**Records supplied**
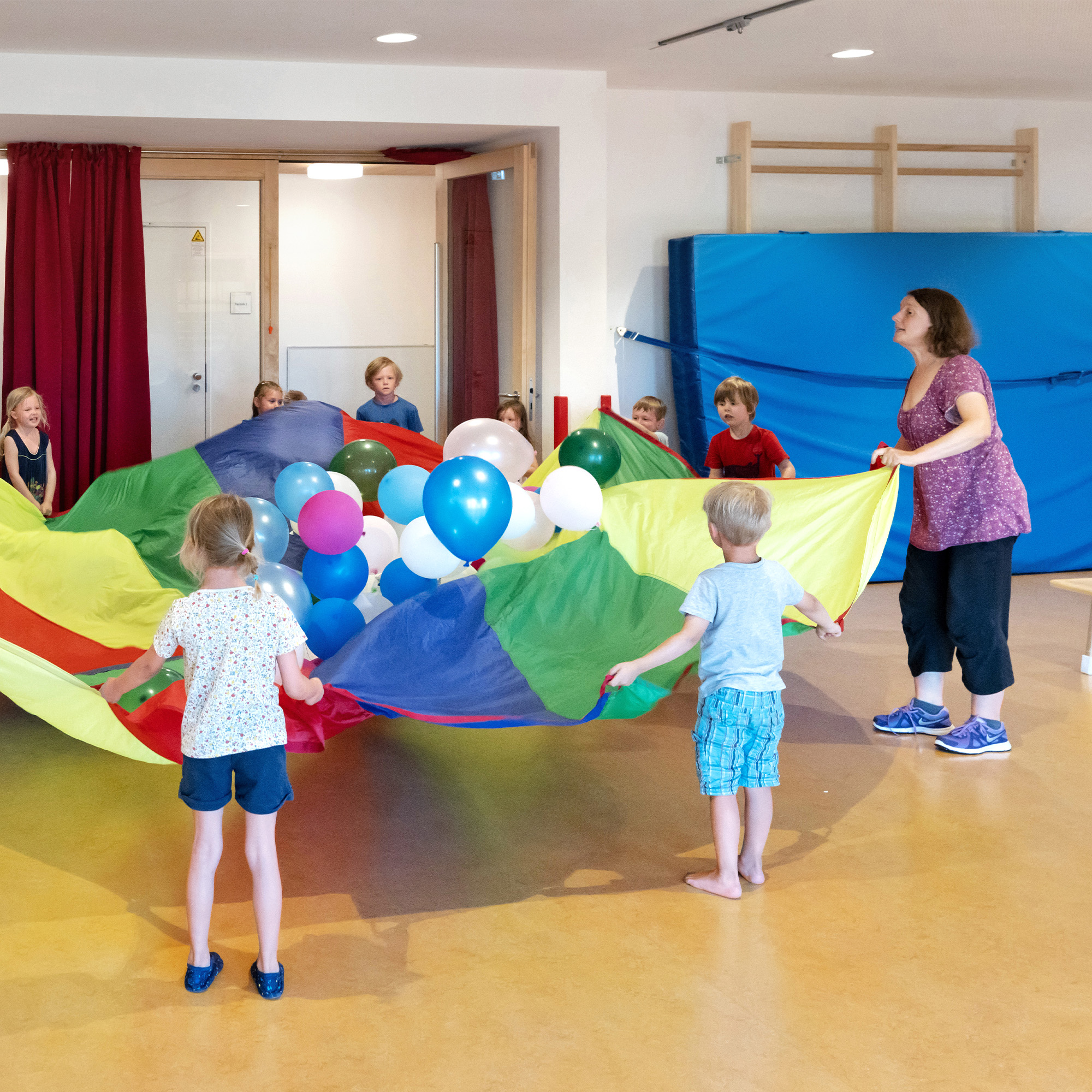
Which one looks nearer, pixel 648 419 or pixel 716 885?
pixel 716 885

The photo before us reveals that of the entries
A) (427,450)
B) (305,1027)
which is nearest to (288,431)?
(427,450)

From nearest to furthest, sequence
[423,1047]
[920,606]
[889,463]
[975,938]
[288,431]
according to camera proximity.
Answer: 1. [423,1047]
2. [975,938]
3. [889,463]
4. [920,606]
5. [288,431]

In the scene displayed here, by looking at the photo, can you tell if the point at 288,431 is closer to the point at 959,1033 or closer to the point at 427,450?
the point at 427,450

**Task brief**
Reproduce the listing above line for line, with the text and answers unchanged, leaving out the pictures.

**Response to the task**
Which one looks nearer, pixel 648 419 or pixel 716 885?
pixel 716 885

The photo before us reveals that of the entries
A) (427,450)
B) (305,1027)
which is nearest to (288,431)?
(427,450)

From nearest to furthest, sequence
[423,1047]
[920,606]
[889,463]
[975,938]
[288,431]
according to camera proximity.
Answer: 1. [423,1047]
2. [975,938]
3. [889,463]
4. [920,606]
5. [288,431]

In the scene displayed here, by looking at the photo, can you tell if the point at 288,431 is closer to the point at 959,1033 or closer to the point at 427,450?
the point at 427,450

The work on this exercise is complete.